> **Exercise objective**
In the forum thread below about the Bachmann C-19, swap "rolling stock" for "freight cars" and write out the passage that begins at "Anyone able to" and stops after "stock? Just curious.".

> **Document excerpt**
▼

# Bachmann C-19 request



## Ted Yarbrough (Jan 2, 2008)

Anyone able to post photos of the Bachmann C-19 compared with a Bachmann 'Annie'? How about the C-19 with some Bachmann 1:22 scale rolling stock? Just curious.


----------



## docwatsonva (Jan 2, 2008)

Ted,

Here are a few pictures I took for comparison.






























I think any 1:22 scale rolling stock would look fine behind the C-19


Doc


----------



## Ted Yarbrough (Jan 2, 2008)

Thanks Doc! Sure looks smaller than the 'Connie'. I know locos came in all sorts of different sizes in real life, so, it has possibilities for us 1:22 scalers.


----------



## Ted Yarbrough (Jan 2, 2008)

Still looking for 1:22 'Annie' comparison photos. I plan to stay in 1:22, but this loco may still work for me and my rolling stock.

▲

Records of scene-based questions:
▼

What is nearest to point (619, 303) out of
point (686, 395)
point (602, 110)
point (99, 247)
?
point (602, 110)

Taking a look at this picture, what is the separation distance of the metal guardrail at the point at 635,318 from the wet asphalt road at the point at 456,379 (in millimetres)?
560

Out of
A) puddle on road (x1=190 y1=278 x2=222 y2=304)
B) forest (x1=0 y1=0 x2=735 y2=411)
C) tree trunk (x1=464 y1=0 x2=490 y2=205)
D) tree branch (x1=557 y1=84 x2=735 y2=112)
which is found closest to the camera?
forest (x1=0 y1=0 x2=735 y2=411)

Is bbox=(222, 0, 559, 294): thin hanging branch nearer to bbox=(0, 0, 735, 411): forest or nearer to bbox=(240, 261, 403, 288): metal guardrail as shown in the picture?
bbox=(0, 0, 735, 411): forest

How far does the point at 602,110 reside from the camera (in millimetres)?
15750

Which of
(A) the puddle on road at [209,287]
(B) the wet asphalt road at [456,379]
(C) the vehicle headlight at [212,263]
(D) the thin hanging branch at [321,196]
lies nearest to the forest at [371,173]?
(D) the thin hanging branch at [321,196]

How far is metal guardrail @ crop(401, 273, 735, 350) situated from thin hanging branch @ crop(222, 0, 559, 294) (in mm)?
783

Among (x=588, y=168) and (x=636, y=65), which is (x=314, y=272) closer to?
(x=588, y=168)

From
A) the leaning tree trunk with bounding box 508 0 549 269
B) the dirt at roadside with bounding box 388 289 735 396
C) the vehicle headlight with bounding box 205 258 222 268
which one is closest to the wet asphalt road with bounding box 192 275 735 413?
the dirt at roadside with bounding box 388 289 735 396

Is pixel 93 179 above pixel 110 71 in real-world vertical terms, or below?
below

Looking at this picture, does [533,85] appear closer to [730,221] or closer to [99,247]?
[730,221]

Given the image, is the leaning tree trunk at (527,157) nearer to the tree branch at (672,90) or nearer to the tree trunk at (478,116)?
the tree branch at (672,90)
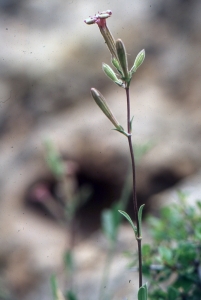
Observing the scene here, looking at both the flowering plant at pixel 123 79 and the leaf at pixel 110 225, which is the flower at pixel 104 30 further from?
the leaf at pixel 110 225

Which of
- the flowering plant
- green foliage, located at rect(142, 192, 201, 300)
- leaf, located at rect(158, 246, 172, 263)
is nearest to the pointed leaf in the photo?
the flowering plant

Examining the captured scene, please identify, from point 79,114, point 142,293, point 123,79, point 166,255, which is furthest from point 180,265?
point 79,114

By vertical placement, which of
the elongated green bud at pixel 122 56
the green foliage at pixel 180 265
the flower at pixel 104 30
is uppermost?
the flower at pixel 104 30

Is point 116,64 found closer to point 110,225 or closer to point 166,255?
point 166,255

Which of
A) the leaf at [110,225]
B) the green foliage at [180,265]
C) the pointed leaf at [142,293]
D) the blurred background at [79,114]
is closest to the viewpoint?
the pointed leaf at [142,293]

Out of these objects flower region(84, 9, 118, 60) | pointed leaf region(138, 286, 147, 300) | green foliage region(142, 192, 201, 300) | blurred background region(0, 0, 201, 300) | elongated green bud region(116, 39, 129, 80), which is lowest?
pointed leaf region(138, 286, 147, 300)

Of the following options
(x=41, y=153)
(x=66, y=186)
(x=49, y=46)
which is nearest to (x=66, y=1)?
(x=49, y=46)

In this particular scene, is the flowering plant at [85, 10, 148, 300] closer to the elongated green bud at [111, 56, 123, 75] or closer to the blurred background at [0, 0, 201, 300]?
the elongated green bud at [111, 56, 123, 75]

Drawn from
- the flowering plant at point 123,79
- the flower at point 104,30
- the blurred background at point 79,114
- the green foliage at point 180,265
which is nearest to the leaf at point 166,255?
the green foliage at point 180,265

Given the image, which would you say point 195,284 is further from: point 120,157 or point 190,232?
point 120,157

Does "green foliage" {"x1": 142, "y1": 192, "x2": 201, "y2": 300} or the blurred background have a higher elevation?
the blurred background
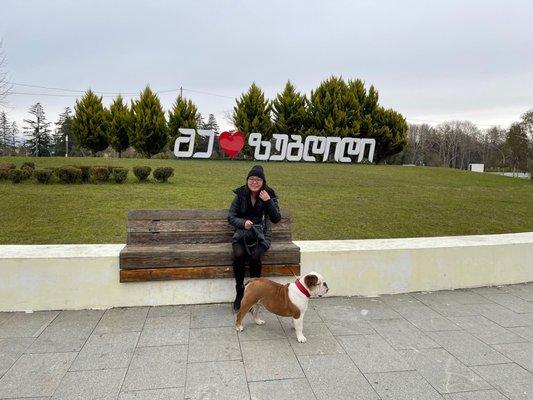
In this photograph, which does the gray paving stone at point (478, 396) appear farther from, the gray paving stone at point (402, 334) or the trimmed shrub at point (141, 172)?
the trimmed shrub at point (141, 172)

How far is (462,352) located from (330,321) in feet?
3.84

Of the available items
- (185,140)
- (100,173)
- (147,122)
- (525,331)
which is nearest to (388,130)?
(185,140)

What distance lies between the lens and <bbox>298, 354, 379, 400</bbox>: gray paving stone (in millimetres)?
2559

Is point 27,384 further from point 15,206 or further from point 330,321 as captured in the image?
point 15,206

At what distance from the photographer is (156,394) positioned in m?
2.51

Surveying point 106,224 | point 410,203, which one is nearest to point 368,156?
point 410,203

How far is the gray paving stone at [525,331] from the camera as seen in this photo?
11.4 ft

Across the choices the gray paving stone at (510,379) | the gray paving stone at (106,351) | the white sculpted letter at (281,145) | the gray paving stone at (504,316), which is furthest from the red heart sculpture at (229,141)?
the gray paving stone at (510,379)

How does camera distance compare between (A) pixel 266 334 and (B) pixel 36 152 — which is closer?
(A) pixel 266 334

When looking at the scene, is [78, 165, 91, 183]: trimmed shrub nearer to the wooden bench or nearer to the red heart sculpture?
the red heart sculpture

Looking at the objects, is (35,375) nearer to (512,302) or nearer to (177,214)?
(177,214)

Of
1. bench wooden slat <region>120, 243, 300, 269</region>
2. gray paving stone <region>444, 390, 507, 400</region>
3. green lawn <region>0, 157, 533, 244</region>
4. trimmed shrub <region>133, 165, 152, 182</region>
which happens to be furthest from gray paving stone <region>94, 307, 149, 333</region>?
trimmed shrub <region>133, 165, 152, 182</region>

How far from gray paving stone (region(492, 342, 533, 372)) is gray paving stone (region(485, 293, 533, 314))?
90 centimetres

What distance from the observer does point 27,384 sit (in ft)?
8.48
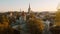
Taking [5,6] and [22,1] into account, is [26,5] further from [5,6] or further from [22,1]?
[5,6]

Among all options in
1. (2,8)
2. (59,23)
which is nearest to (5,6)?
(2,8)

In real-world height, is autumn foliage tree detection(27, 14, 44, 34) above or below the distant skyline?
below

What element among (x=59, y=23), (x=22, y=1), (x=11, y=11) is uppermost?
(x=22, y=1)

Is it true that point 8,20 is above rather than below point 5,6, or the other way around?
below

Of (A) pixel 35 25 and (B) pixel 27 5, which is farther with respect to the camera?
(B) pixel 27 5

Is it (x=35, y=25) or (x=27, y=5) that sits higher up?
(x=27, y=5)

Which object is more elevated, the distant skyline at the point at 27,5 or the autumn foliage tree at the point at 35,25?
the distant skyline at the point at 27,5

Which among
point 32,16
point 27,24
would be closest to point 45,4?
point 32,16
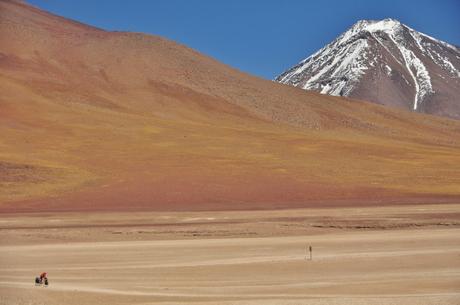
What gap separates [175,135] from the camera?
211 ft

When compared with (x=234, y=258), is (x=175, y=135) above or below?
above

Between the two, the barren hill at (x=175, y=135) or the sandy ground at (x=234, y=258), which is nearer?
the sandy ground at (x=234, y=258)

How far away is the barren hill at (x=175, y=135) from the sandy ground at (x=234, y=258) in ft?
26.0

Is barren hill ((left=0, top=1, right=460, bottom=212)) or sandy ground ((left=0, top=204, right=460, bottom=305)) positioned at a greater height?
barren hill ((left=0, top=1, right=460, bottom=212))

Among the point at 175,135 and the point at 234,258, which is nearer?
the point at 234,258

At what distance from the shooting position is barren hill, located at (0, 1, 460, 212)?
42000 mm

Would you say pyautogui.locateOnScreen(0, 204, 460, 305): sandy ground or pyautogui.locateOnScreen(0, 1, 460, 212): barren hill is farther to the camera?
pyautogui.locateOnScreen(0, 1, 460, 212): barren hill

▲

> **Answer for this exercise**
Anyone able to post photos of the Bachmann C-19 compared with a Bachmann 'Annie'? How about the C-19 with some Bachmann 1:22 scale freight cars? Just curious.